A study found that it wasn’t political views or level of religiosity that best predicted which people supported US bombings in Syria. A better predictor was the participants’ level of agreement with the statement that some people are evil.
If we believe that someone else is evil (a pure zero), we're likely to see ourselves as being like Neo in The Matrix—the one—totally opposed to the zero. When we think like this, getting our way morphs into an urgent moral quest. And the more confident we are that we’re "the one" who knows the only fair way to behave, the more likely we are to engage in and to justify extreme and disturbing acts to get our way. Researchers call this the “dark side of moral conviction.”
Our hyper-certainty—lacking curiosity, openness, and respect—can result in the worst forms of polarization because it leaves little space for positive relationships to be built. And we can be totally blind to the fact that the evaluations we’re making—categorizing people or ideas as pure zeros or pure ones—are our own concepts, not necessarily universal truth.
Educator and author Parker Palmer argues, “For all the power it has given us in science and technology, either-or thinking has also given us a fragmented sense of reality that destroys the wholeness and wonder of life.” When we see ourselves as wholly different from “others,” we can give up on trying to learn anything from them. We might not even listen to them at all, and just seek to drown them out or counter whatever it is they say.
So what can be done? I explore this question in depth in my new book, Are We Done Fighting, but there are a few evidence-based strategies that are simple enough to highlight here.

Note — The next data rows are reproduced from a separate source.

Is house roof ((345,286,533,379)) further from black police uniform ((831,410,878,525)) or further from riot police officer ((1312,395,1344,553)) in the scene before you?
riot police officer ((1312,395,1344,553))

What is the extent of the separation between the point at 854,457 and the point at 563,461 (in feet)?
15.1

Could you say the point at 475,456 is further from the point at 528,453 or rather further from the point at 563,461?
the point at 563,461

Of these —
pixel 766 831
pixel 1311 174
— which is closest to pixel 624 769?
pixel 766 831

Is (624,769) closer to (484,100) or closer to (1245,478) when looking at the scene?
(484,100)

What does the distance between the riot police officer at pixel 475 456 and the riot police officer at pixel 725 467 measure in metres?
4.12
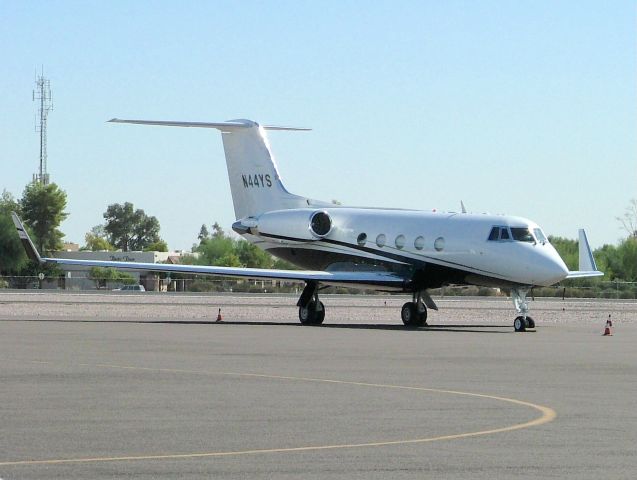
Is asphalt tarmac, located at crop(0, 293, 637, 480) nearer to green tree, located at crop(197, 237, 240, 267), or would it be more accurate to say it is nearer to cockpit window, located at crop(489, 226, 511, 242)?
cockpit window, located at crop(489, 226, 511, 242)

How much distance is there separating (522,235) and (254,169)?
11.4 m

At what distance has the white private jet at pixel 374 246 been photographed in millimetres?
37469

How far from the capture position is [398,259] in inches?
1587

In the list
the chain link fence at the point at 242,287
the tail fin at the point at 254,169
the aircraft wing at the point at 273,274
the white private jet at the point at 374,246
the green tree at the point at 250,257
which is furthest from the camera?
the green tree at the point at 250,257

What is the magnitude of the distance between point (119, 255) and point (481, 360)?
129401mm

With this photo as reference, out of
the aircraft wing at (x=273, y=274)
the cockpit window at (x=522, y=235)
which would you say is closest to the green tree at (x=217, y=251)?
the aircraft wing at (x=273, y=274)

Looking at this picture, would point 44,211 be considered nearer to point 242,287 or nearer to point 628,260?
point 242,287

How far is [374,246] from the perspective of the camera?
41.0m

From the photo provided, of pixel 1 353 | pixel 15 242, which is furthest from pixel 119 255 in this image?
pixel 1 353

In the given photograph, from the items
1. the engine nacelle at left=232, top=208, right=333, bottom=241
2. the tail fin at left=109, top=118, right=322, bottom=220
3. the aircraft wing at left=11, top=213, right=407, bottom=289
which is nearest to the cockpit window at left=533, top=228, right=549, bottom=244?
the aircraft wing at left=11, top=213, right=407, bottom=289

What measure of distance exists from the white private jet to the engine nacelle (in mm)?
30

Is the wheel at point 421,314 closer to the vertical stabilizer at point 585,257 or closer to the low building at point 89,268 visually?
the vertical stabilizer at point 585,257

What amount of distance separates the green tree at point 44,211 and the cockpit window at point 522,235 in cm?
9699

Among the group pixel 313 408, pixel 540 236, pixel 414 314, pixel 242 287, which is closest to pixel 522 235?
pixel 540 236
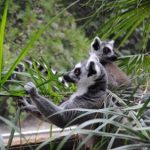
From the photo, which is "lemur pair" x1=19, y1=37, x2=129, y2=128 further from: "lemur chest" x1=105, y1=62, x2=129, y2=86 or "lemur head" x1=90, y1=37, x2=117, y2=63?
"lemur head" x1=90, y1=37, x2=117, y2=63

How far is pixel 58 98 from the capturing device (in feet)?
6.06

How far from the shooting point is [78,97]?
6.56ft

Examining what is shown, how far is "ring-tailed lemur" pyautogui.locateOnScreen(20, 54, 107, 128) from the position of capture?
182cm

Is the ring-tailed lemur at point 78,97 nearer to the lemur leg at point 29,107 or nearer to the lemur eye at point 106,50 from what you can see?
the lemur leg at point 29,107

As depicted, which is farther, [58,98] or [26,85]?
[58,98]

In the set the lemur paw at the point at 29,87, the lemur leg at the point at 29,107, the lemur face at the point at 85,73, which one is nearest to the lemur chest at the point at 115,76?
the lemur face at the point at 85,73

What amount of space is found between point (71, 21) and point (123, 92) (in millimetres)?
2842

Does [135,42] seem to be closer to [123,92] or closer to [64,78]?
[64,78]

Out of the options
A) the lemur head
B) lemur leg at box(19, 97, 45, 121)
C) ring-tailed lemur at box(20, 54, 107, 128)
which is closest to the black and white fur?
the lemur head

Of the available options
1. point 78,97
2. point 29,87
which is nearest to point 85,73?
point 78,97

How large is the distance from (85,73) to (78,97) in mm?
213

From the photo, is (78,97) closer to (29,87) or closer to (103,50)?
(29,87)

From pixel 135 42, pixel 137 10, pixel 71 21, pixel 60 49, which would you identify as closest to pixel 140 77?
pixel 137 10

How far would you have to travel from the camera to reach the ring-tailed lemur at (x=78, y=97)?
5.97 ft
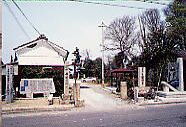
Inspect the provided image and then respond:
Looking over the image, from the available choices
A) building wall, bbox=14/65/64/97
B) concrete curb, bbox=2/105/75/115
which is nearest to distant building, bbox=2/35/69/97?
building wall, bbox=14/65/64/97

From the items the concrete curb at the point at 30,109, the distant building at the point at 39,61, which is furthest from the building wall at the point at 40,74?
the concrete curb at the point at 30,109

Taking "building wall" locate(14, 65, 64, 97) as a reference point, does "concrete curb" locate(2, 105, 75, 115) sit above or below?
below

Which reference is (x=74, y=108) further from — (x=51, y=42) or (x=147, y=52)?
(x=147, y=52)

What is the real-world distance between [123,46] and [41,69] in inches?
988

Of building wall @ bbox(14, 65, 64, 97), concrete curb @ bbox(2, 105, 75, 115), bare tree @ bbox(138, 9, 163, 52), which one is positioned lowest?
concrete curb @ bbox(2, 105, 75, 115)

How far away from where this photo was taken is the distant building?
75.7ft

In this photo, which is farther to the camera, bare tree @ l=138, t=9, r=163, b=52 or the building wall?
bare tree @ l=138, t=9, r=163, b=52

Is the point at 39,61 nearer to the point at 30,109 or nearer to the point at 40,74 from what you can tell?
the point at 40,74

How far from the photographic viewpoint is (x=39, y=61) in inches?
1009

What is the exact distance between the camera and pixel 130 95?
21062 millimetres

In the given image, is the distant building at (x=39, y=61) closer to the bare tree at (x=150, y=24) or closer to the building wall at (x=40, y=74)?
the building wall at (x=40, y=74)

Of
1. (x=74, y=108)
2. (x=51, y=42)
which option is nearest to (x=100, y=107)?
(x=74, y=108)

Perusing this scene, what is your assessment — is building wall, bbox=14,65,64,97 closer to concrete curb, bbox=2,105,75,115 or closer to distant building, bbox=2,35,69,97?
distant building, bbox=2,35,69,97

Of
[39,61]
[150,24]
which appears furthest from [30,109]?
[150,24]
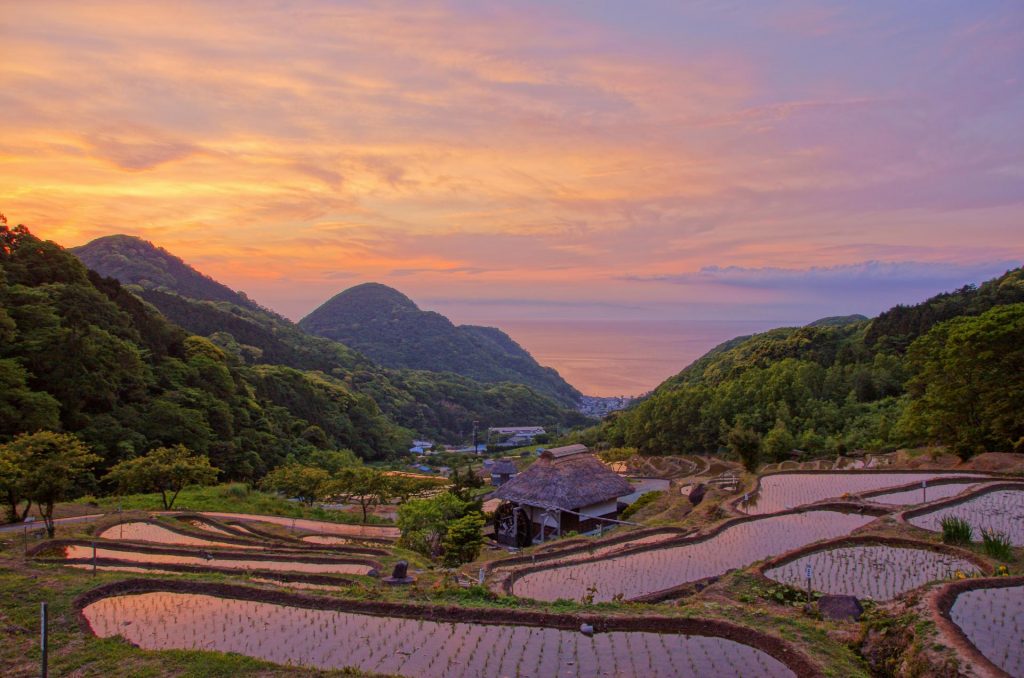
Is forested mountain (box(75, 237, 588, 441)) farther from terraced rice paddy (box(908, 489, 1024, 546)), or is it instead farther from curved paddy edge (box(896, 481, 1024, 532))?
terraced rice paddy (box(908, 489, 1024, 546))

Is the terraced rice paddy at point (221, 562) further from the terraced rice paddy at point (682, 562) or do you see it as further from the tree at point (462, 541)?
the terraced rice paddy at point (682, 562)

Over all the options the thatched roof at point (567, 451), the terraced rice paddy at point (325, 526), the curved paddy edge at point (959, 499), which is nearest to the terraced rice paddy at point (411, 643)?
the curved paddy edge at point (959, 499)

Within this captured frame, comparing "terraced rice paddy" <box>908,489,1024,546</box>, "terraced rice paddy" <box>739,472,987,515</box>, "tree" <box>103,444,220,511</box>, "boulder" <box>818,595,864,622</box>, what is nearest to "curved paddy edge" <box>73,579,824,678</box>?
"boulder" <box>818,595,864,622</box>

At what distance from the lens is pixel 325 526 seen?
72.2ft

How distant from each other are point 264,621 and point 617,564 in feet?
24.9

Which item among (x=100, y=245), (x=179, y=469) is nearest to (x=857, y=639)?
(x=179, y=469)

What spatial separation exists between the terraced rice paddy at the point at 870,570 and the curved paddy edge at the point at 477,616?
10.8ft

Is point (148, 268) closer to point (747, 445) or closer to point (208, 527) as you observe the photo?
point (208, 527)

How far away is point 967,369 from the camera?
859 inches

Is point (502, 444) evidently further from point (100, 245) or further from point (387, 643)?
point (100, 245)

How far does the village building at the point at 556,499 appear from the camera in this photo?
22812mm

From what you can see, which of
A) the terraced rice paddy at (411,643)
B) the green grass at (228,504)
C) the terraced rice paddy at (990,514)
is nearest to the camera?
the terraced rice paddy at (411,643)

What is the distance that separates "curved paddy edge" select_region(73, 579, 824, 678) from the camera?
7.48 metres

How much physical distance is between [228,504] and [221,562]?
1236cm
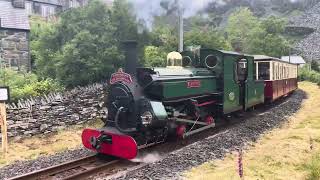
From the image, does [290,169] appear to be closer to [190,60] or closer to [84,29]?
[190,60]

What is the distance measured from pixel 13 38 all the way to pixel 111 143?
25406 millimetres

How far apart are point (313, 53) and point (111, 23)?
217ft

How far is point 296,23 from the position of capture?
9512 cm

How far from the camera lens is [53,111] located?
45.1ft

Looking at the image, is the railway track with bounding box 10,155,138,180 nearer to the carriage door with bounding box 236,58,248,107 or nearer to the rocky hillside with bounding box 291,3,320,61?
the carriage door with bounding box 236,58,248,107

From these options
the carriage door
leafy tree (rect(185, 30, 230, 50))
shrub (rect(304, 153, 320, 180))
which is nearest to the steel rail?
shrub (rect(304, 153, 320, 180))

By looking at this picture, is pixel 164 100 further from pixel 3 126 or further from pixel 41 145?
pixel 3 126

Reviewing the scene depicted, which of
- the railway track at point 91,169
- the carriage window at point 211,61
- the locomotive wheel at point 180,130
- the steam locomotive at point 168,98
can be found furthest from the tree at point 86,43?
the railway track at point 91,169

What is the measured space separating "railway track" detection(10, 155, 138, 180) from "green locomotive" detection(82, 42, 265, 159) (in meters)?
0.29

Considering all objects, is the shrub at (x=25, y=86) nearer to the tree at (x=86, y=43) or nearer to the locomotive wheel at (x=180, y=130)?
the tree at (x=86, y=43)

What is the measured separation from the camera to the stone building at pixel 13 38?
103 feet

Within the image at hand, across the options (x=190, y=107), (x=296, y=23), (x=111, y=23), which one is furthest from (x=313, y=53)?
(x=190, y=107)

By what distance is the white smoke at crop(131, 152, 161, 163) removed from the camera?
1021cm

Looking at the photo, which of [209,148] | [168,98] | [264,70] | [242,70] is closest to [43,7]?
[264,70]
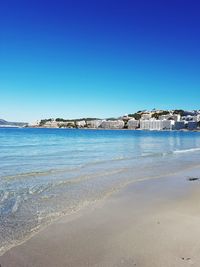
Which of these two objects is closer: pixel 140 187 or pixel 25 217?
pixel 25 217

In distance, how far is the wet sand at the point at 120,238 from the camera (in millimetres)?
5492

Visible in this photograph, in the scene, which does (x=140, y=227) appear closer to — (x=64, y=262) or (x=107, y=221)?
(x=107, y=221)

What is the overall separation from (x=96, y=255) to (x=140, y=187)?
24.4ft

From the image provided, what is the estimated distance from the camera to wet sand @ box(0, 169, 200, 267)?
5.49 meters

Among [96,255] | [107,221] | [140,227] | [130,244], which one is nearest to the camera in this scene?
[96,255]

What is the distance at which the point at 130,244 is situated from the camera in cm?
626

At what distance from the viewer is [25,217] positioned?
26.7ft

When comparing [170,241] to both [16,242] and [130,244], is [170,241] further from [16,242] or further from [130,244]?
[16,242]

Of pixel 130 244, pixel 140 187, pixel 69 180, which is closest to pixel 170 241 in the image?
pixel 130 244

One tip that can help us get around overly simplistic thinking when we interact with someone we find challenging is to imagine their individual traits. Ask yourself, "What's this person's favorite vegetable?" That sort of thinking pushes us to break out of the categories that say “this person is a pure zero.” We emerge into more nuance, seeing the other party as a unique individual with a rich range of feelings and behaviors.
We don’t need to accept or respect what they’re doing necessarily, but we can still break free from simplistic thinking, and perhaps even set a new tone for the interaction.
Another useful technique that’s been studied is to focus on how we ourselves aren’t purely one way or another, but experience various internal conflicts, many of which remain unresolved. Are you the exact same person when you’re around your family as when you’re with close friends? These two versions of you likely have conflicting aspects. Most of us also have many conflicting aspirations and dreams. We long to be wild and adventurous but want security and to be comfortable. We want more free time but also to have more hobbies.
When we recall our own tendencies to behave in conflicting ways, and how much we change depending on the situations we’re in, we tend to stop over-estimating how different we are from the people we disagree with. We have a richer and messier understanding of ourselves and of other people. Not only can this lead to more rewarding interactions, but it can even make us feel less threatened, lowering our stress levels and improving our health.